O crescimento da procura por áreas comerciais na zona sul tem feito com que os valores para compra e locação de imóveis, principalmente na avenida Getúlio Vargas, chegue a ser três vezes maior do que em qualquer outro ponto da cidade. Nas avenidas de acesso ou vias paralelas, o preço cobrado chega a corresponder ao dobro do valor exigido em outras áreas da cidade.
O corretor de imóveis Guilherme Busch afirma que o metro quadrado para o comércio no principal corredor comercial da zona sul, a avenida Getúlio Vargas, custa, em média, R$ 1.000,00. “O valor pode variar de acordo com a localização do terreno e em alguns pontos o preço cobrado pode ser ainda maior”, afirma.
A grande procura e a reduzida oferta de imóveis para locação comercial fizeram com que o valor dos aluguéis disparasse.

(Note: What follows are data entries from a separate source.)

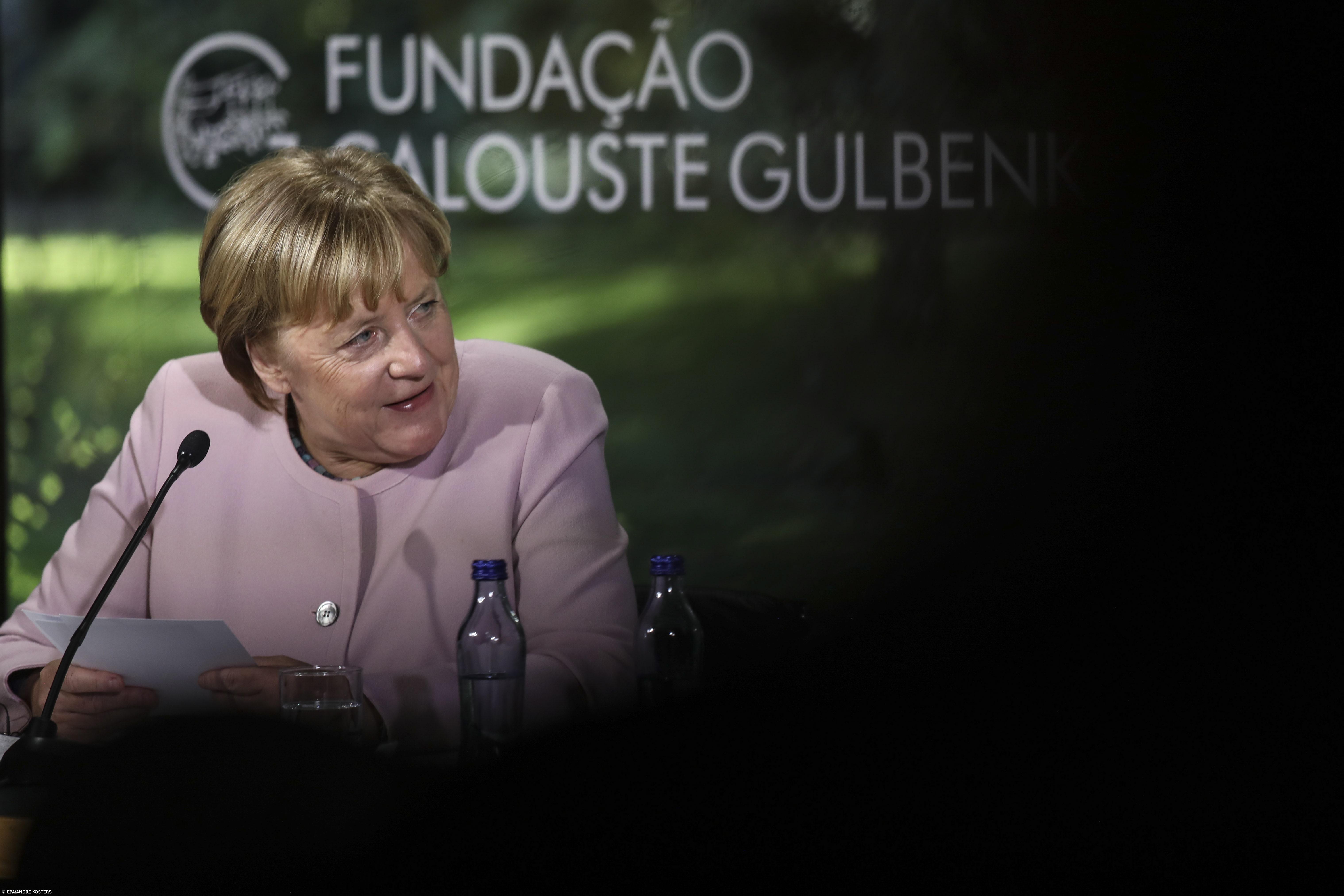 Angela Merkel destaca urgência do combate às alterações climáticas para sobrevivência da humanidade – Imagem 1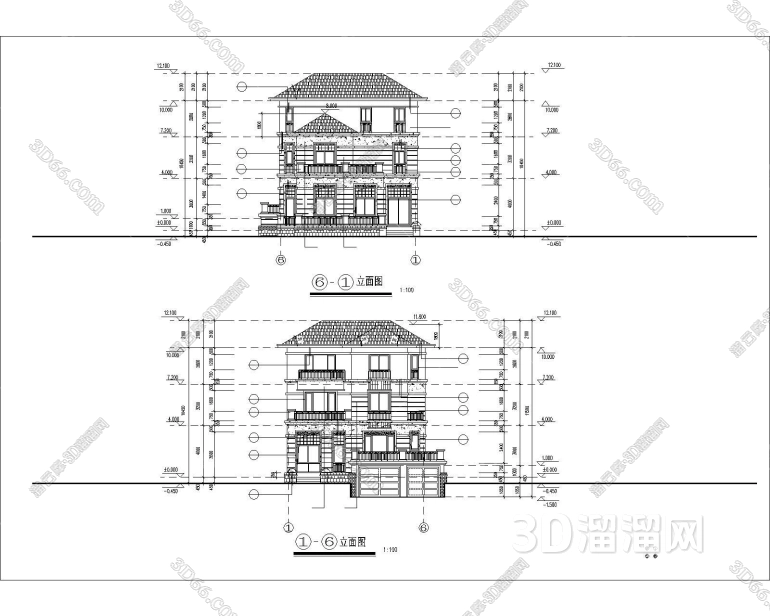 建筑施工图有哪几部分 如何看建筑施工图? 建筑施工图有哪几部分 如何看建筑施工图?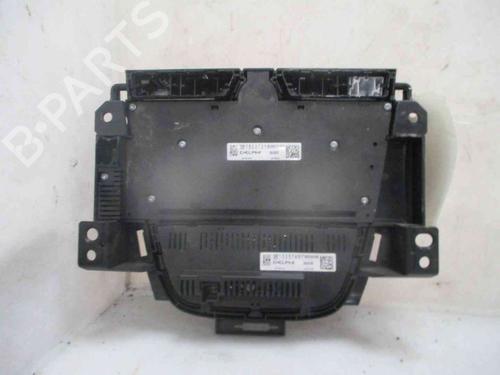 Climate control OPEL ASTRA J (P10) 2.0 CDTI (68) | BP19739417I5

A empresária Luciana Fernandes conta que teve sorte para instalar sua escola de idiomas na Getúlio Vargas.
“Minha irmã e eu havíamos escolhido um prédio, mas ao consultar o valor do aluguel o susto foi grande. O proprietário pediu R$ 15 mil por mês, aí encontramos o local onde estamos instaladas com um valor mais baixo e dentro do orçamento da empresa”, conta.
Para Adriano Húngaro, gerente de vendas de uma imobiliária localizada naquela região, o mercado imobiliário em Bauru nos últimos anos, principalmente no setor comercial, registrou um “boom” expressivo. “Os imóveis que tínhamos disponíveis há um ou dois anos sofreram uma valorização muito maior do que qualquer índice de investimento pudesse oferecer”, compara.
Na avaliação de Húngaro, a procura de terrenos e imóveis nos condomínios fechados e a construção de diversos prédios comerciais na região inflacionaram o mercado comercial no local. “Por ter um fluxo grande de pessoas diariamente, ali também se torna o local preferido para o comerciante que procura se instalar”, acredita.
Para Benedito Luiz da Silva, presidente da Associação Comercial e Industrial de Bauru (Acib), e Evandro Manfrin, coordenador da Asa Sul da mesma entidade, quem determina o valor dos aluguéis e do metro quadrado de terra em qualquer lugar é o comércio.
“Há 20 anos, um prédio comercial no Calçadão da Batista custava, em média, R$ 300 mil em valores de hoje. Atualmente pode-se encontrar imóveis no mesmo local sendo oferecidos por cerca de R$ 20 mil, dependendo da metragem”, exemplifica Silva.
Manfrin acredita que não tem aluguel ou terreno caro e, sim, o retorno propiciado por um imóvel comercial naquele local. “A locação ou metro quadrado de área aqui na zona sul é considerado alto, porque uma empresa instalada aqui com certeza ficará mais próxima do seus clientes”, afirma.
Mesmo na zona sul, é possível encontrar imóveis com oferta de locação mais em conta e com o valor do metro quadrado mais barato para compra. De acordo com Busch, nas vias de acesso como a Rio Branco, Antônio Alves ou Gustavo Maciel o preço do metro quadrado para venda fica em torno de R$ 300,00, o dobro do valor cobrado em outra região comercial e mais que quatro vezes o preço verificado em bairros mais pobres.
O mesmo acontece com as ruas e avenidas transversais e paralelas à avenida Getúlio Vargas, na zona sul, como a Nossa Senhora de Fátima ou a Otávio Pinheiro Brisolla. Húngaro conta que outra rua naquela região começa a se destacar para o comércio. “A Fuas de Matos Sabino já tem lojas, academia e outros tipos de comércio se instalando por ali e é uma rua tradicional da cidade”, avisa.
Além das vias tradicionais da zona sul, tanto Silva quanto Manfrin incluem como corredores comerciais a avenida Comendador da Silva Martha e toda a região da Praça Portugal. “A zona sul começa na Duque de Caxias e continua se expandindo e essa ampliação não vai terminar tão cedo”, completa Manfrin.